To address the issue of excessive awards, Mr. Boutrous contended, Congress should consider limiting each state's court system to imposing damages based on a defendant's conduct only in that state.

Another approach was suggested by Lori S. Nugent, a Chicago lawyer who represents corporate defendants. "One of the most effective reforms would be to mandate trials in three phases," she said. Under that system, a jury would first decide whether and how much the defendant must pay in compensation, then whether punitive damages were warranted. Only after that would the jury set the amount of any damages.

Such micromanagement of state judicial systems is not universally endorsed, even by people who generally favor changes in this area.

"A federal legislature would be loath to impose a procedural limit on state proceedings," Mr. Boutrous said, "and I am not even sure that they could."

Ms. Nugent argued, though, that the federal government could and should act. "It's a wish-list item," she said. "But when you see the kind of drain that punitive damages is placing on the economy, it joins the ranks of reality."

Regardless of whether the issue of punitive damage awards is addressed, the asbestos crisis may well move toward a resolution. "The Supreme Court seems to have given Congress a strong hint that it needs to do something about the asbestos crisis," said Catherine M. Sharkey, a fellow at Columbia Law School.

In 1999, in the process of setting aside a $1.5 billion class-action settlement in an asbestos case, the Supreme Court referred to what it called "the elephantine mass of asbestos cases" that "defies customary judicial administration and calls for national legislation."

"Asbestos will be on the agenda in the next Congress," Mr. Howard said, "and that bill will be supported by plaintiffs' lawyers who represent people who are actually sick."

Mr. Howard was referring to internecine disputes between lawyers who represent people who have actually developed cancer and other symptoms of asbestos exposure and those who are suing on behalf of people who fear getting sick in years to come. The finite sums of money available are likely to mean that not everyone can be compensated.

Michael E. Baroody, executive vice president of the National Association of Manufacturers, said legislation to address this issue was likely.

"The courts are not distinguishing between people who are sick now, and genuinely so, and people who have been exposed," Mr. Baroody said. He said he expected that legislation to establish medical criteria, at the least, would be introduced in the next Congress.

In addition, he said, Congress could suspend statutes of limitations to ensure that those who did not sue immediately would lose no rights.

There is proposed legislation on broader medical issues, too, much of it driven by what doctors call an insurance crisis. Even Mississippi, widely regarded as one of the forums most receptive to plaintiffs' suits, recently enacted legislation curbing medical malpractice suits.

It apparently had to -- the market had intervened.

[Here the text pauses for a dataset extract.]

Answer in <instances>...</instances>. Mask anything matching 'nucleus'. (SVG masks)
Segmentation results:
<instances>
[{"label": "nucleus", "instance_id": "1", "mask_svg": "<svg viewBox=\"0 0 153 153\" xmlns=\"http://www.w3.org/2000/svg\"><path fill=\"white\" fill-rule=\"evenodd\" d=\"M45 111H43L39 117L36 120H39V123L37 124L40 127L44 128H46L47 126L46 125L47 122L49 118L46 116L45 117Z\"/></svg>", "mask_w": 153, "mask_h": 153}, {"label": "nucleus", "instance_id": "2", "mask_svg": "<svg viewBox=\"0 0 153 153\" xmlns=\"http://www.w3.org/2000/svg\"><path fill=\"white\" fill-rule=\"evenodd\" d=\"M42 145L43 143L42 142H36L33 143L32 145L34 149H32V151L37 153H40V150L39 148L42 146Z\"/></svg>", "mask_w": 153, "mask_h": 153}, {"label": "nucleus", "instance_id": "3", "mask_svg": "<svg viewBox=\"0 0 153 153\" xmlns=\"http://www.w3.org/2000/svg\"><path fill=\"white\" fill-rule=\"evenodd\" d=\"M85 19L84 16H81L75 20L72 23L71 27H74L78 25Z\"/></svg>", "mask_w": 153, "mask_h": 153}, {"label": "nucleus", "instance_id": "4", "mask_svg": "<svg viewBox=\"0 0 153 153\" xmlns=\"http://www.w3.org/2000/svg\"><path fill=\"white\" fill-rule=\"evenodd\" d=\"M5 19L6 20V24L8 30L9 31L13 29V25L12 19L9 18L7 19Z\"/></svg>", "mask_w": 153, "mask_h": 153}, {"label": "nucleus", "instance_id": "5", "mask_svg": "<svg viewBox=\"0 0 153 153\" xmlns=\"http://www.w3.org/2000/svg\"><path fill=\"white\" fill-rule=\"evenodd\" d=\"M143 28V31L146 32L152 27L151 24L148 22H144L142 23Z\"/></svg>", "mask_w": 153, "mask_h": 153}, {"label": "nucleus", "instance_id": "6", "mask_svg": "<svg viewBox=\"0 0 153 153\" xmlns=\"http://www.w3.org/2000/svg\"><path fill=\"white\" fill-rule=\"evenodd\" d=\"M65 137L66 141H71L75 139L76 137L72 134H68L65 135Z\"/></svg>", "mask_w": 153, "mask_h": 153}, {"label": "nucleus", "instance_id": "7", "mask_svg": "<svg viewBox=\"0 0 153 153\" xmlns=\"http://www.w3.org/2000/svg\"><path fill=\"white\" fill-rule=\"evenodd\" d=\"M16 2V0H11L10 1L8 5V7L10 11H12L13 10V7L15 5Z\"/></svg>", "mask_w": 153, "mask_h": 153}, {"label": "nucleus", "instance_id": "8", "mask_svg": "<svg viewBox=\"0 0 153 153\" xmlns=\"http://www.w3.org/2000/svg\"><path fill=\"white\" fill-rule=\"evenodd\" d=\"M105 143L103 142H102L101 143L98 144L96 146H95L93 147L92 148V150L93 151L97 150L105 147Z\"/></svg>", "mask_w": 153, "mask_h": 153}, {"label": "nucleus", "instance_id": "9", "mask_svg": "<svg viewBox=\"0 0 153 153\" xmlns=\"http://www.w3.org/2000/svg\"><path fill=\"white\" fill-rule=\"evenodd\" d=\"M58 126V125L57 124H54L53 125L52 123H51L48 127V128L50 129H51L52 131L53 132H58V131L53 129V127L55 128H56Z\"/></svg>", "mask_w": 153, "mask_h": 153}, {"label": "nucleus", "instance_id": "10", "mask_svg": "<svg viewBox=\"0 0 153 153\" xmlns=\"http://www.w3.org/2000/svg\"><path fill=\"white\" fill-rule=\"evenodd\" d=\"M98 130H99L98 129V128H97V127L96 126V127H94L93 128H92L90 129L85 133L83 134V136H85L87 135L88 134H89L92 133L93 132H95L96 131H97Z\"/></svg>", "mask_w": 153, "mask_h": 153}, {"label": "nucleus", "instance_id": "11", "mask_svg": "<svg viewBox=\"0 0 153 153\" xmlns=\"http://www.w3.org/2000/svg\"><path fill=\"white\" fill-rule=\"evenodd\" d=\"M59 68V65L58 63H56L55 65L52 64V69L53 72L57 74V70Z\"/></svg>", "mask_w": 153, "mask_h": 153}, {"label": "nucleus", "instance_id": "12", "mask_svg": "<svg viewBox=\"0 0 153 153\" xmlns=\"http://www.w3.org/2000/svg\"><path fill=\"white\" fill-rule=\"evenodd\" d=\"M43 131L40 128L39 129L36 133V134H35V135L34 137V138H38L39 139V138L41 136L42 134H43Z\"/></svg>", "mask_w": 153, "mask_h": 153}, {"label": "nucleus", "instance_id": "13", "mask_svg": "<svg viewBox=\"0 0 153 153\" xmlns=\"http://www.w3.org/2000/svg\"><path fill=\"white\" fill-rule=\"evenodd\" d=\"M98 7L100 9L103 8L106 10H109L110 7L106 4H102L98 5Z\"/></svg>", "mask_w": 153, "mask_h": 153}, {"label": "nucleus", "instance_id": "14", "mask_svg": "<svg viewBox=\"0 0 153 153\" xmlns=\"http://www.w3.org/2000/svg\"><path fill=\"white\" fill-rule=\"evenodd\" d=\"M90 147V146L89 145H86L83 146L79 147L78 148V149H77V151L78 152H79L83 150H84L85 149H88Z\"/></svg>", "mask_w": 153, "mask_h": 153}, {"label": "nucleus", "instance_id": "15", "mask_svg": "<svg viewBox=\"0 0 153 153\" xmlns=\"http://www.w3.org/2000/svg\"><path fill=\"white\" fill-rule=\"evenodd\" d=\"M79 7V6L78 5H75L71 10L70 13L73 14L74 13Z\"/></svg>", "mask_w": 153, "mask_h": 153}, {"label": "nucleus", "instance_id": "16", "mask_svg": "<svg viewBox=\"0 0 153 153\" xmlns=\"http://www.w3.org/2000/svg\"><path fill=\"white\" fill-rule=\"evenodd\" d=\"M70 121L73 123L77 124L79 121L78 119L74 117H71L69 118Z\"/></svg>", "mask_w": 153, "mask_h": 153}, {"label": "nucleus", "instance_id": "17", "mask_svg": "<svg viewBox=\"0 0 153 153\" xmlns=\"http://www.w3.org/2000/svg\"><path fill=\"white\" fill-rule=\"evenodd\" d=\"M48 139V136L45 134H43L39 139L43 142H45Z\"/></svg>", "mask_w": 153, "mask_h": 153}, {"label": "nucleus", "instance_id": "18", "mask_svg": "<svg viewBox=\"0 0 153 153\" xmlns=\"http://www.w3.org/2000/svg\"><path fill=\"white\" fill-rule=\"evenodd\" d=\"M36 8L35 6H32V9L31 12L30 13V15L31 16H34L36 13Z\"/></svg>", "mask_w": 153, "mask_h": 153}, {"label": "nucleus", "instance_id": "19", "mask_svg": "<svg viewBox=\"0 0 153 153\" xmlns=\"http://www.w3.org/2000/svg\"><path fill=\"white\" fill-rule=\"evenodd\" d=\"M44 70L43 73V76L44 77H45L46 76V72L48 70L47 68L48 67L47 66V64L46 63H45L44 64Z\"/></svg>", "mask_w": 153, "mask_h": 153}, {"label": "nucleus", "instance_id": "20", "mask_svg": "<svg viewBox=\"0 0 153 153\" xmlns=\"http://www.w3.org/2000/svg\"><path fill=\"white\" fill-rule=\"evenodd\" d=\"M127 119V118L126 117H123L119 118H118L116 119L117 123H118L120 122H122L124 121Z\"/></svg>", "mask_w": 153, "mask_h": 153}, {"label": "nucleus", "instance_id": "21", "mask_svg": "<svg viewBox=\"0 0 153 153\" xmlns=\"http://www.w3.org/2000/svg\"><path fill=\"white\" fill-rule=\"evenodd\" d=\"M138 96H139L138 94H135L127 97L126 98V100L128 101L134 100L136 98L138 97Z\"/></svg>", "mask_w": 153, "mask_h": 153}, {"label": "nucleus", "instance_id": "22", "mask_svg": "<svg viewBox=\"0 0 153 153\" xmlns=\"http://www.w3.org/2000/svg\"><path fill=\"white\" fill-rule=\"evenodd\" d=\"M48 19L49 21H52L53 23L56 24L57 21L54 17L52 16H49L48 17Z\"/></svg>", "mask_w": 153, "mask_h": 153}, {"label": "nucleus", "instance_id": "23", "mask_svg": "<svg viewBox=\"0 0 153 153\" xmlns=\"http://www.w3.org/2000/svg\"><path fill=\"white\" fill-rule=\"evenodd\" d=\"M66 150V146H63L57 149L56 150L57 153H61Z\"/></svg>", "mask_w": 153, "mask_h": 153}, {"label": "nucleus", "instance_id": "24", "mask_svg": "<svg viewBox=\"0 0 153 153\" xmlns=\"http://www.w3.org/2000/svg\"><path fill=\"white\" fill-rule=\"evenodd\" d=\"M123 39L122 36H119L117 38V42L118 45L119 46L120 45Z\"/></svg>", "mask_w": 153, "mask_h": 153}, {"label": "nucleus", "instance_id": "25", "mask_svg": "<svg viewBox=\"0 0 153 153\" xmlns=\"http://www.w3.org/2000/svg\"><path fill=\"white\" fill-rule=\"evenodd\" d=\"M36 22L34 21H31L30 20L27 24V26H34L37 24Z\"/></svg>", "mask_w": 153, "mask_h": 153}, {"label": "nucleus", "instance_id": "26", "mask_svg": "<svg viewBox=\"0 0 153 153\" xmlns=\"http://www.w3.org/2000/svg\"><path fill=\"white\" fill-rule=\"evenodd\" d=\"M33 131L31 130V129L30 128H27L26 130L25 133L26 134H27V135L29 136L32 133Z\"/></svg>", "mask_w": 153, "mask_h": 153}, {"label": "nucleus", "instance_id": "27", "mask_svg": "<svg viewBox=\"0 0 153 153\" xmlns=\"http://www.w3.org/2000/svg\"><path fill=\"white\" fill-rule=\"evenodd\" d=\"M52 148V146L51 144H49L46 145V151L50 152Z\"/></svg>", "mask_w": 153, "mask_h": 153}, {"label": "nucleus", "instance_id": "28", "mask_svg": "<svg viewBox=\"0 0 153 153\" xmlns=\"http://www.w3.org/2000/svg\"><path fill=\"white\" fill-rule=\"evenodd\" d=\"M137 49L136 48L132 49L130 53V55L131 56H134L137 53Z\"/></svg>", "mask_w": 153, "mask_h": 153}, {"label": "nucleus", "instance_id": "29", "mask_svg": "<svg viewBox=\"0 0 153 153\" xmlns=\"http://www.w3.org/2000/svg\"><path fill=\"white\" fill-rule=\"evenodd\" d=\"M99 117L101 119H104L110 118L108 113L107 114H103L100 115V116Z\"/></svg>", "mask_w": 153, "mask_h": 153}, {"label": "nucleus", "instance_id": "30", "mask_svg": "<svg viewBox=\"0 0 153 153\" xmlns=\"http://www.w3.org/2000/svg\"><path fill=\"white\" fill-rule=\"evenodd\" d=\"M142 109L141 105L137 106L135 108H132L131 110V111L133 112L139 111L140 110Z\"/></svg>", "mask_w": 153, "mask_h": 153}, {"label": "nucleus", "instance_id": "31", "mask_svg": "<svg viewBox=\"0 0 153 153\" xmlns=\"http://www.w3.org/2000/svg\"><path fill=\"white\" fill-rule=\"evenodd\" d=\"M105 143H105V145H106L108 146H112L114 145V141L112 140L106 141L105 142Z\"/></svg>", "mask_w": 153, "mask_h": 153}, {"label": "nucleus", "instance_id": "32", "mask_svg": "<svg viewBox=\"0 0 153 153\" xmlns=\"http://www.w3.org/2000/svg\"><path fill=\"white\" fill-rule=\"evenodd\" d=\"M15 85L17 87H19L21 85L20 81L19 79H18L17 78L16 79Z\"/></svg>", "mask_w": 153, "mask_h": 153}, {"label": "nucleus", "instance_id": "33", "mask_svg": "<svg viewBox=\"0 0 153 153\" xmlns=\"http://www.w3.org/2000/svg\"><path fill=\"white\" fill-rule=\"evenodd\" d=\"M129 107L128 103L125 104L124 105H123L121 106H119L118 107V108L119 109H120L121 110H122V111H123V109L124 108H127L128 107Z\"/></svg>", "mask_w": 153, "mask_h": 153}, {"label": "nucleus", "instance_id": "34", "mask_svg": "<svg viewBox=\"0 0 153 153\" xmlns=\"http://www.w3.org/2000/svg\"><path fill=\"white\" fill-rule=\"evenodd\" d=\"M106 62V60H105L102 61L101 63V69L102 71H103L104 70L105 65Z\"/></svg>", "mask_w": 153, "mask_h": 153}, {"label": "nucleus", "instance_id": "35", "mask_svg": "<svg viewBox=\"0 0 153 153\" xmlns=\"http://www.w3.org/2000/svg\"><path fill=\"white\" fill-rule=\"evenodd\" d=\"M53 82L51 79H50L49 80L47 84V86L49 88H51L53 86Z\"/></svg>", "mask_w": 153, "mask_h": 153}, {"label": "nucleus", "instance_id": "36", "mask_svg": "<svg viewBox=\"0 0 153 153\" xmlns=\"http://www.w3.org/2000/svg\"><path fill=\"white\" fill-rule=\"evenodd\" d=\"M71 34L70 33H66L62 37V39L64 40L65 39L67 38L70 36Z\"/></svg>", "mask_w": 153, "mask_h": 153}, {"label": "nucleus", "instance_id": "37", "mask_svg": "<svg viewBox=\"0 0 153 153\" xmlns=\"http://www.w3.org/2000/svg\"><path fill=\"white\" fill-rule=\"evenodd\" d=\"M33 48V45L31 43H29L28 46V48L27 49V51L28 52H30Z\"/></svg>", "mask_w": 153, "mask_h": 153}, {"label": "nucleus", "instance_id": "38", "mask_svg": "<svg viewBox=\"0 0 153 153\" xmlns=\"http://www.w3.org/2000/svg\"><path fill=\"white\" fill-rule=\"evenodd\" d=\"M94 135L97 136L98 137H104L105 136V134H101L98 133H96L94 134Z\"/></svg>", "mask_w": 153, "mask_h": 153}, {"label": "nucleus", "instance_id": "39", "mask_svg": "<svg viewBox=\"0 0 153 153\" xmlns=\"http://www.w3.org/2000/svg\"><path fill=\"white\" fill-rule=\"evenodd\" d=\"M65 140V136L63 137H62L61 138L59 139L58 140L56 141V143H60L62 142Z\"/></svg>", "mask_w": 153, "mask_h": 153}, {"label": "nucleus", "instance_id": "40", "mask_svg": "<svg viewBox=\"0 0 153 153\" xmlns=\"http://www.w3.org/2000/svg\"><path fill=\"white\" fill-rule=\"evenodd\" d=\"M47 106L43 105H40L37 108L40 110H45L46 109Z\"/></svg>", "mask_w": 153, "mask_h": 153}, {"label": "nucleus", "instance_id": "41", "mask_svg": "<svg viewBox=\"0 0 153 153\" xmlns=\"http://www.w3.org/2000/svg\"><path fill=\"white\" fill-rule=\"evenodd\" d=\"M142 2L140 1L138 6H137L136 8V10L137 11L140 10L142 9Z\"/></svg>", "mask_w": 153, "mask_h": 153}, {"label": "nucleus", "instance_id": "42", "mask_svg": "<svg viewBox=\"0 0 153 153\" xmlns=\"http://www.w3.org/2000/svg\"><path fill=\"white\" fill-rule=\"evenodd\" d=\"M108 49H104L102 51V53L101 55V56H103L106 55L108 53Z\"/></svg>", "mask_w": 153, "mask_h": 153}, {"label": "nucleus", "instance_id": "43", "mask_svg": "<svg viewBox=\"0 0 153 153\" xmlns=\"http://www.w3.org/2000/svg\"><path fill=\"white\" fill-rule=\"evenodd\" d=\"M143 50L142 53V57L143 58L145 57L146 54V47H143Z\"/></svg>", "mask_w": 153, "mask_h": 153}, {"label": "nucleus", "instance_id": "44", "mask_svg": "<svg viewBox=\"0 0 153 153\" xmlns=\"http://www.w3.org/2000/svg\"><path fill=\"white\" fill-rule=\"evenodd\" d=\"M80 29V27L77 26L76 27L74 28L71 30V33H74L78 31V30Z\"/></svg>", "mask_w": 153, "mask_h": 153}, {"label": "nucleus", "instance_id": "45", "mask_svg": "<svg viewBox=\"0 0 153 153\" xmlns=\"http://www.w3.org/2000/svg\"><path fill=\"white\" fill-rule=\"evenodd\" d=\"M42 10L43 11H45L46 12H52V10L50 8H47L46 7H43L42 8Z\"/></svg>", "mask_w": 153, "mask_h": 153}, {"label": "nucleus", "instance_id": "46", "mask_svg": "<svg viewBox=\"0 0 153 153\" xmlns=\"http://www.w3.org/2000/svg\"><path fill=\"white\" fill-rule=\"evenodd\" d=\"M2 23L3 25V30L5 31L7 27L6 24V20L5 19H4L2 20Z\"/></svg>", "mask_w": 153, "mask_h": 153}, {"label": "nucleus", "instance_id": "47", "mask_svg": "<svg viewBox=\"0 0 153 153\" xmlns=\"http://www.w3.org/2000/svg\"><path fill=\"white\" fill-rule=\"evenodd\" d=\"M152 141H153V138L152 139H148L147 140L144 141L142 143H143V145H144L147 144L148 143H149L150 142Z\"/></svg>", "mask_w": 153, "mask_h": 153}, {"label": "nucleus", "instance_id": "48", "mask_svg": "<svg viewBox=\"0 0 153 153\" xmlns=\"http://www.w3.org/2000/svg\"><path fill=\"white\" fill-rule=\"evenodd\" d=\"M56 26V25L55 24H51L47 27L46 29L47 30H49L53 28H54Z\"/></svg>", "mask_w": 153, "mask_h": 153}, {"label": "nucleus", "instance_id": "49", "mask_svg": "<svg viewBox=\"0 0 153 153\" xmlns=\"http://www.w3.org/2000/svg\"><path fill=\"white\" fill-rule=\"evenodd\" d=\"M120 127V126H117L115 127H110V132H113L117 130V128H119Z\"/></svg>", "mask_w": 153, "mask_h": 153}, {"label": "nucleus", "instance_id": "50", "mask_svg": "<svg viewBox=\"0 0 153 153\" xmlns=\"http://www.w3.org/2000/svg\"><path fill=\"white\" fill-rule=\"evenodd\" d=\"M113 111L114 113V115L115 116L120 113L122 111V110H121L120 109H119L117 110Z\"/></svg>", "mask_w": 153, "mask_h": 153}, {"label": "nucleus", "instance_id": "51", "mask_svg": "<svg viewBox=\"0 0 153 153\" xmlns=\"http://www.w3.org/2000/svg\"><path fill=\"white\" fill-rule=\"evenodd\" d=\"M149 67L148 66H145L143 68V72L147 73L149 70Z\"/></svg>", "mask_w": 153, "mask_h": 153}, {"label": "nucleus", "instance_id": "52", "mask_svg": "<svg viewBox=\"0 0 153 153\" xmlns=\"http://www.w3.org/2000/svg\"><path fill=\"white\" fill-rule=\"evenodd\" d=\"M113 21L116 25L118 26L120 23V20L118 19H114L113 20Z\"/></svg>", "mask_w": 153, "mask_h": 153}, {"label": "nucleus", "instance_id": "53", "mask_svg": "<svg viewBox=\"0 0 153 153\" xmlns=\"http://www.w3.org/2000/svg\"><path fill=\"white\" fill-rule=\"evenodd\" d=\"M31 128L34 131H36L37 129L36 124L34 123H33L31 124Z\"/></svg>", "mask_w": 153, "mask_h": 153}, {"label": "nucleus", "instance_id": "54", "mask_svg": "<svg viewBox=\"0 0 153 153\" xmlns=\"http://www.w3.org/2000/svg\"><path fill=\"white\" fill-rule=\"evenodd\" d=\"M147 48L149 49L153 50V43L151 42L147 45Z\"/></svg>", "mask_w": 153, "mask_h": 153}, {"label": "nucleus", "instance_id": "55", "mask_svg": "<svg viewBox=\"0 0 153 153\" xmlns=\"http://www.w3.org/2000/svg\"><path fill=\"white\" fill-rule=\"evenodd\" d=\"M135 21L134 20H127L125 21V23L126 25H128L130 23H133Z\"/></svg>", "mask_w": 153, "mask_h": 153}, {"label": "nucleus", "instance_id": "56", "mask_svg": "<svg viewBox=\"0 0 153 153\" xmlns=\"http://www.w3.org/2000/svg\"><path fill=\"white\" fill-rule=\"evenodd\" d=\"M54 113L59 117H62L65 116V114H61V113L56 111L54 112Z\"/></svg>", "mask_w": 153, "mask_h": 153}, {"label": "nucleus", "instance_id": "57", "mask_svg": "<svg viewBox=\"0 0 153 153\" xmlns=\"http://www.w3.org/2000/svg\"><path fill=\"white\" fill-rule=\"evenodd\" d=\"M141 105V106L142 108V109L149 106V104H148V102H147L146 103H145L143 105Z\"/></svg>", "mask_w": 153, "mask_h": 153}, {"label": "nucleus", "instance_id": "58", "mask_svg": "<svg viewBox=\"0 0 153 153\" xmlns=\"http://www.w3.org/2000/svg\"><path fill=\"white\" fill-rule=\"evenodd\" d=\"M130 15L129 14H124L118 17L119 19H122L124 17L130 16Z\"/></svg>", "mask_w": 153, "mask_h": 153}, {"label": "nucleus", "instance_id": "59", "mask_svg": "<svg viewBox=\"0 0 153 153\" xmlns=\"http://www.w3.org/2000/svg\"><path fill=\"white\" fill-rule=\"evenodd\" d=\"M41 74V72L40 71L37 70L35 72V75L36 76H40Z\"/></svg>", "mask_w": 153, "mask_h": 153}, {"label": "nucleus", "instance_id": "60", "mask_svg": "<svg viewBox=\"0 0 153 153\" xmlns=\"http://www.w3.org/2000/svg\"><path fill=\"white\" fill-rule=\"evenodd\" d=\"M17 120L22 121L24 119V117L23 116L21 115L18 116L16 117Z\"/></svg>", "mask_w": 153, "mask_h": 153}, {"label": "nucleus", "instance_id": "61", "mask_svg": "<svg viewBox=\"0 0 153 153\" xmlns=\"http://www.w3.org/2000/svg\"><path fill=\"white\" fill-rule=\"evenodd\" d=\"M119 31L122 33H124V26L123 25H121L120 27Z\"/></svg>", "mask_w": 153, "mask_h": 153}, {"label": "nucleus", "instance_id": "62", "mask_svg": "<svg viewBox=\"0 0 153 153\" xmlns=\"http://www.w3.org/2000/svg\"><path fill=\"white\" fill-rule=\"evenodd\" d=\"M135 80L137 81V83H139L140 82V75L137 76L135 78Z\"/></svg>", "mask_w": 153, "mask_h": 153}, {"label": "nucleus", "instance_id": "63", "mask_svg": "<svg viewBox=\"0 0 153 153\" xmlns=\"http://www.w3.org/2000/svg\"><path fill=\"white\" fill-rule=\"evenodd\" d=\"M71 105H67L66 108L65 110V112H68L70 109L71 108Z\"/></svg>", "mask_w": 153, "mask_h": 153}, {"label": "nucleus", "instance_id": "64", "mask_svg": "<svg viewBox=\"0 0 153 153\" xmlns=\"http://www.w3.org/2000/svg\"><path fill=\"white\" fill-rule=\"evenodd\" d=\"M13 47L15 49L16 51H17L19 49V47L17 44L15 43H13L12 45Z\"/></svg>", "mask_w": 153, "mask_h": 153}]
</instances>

"When there is no doctor around, you really notice," Professor Priest said. "You notice it less if there are fewer products to buy."

Mr. Coale said caps would be unwise and unwarranted. "I have had clients with catastrophic medical injuries, and they really need this money," he said.

By most accounts, however, the Republican majority in the new Congress is facing treacherous political terrain on the tort reform issue.

"It's very scary for those of us concerned about protecting the jury system," said Joanne Doroshow, the executive director of the Center for Justice and Democracy, a consumer group that focuses on the civil courts, "but it's hardly a done deal that Congress will start passing huge amounts of tort reform."

Mr. Nugent, a defense lawyer, said action like that was likely.

"We are now in a political environment where reform has a real shot," he said, "and that will save jobs and help the economy."

Ralph Nader, the former presidential candidate, said he agreed that legislation was likely. But he thinks it will backfire. "The Republicans will attack the civil justice system," he said. "That will sharpen and focus the issues, and it will boomerang against them."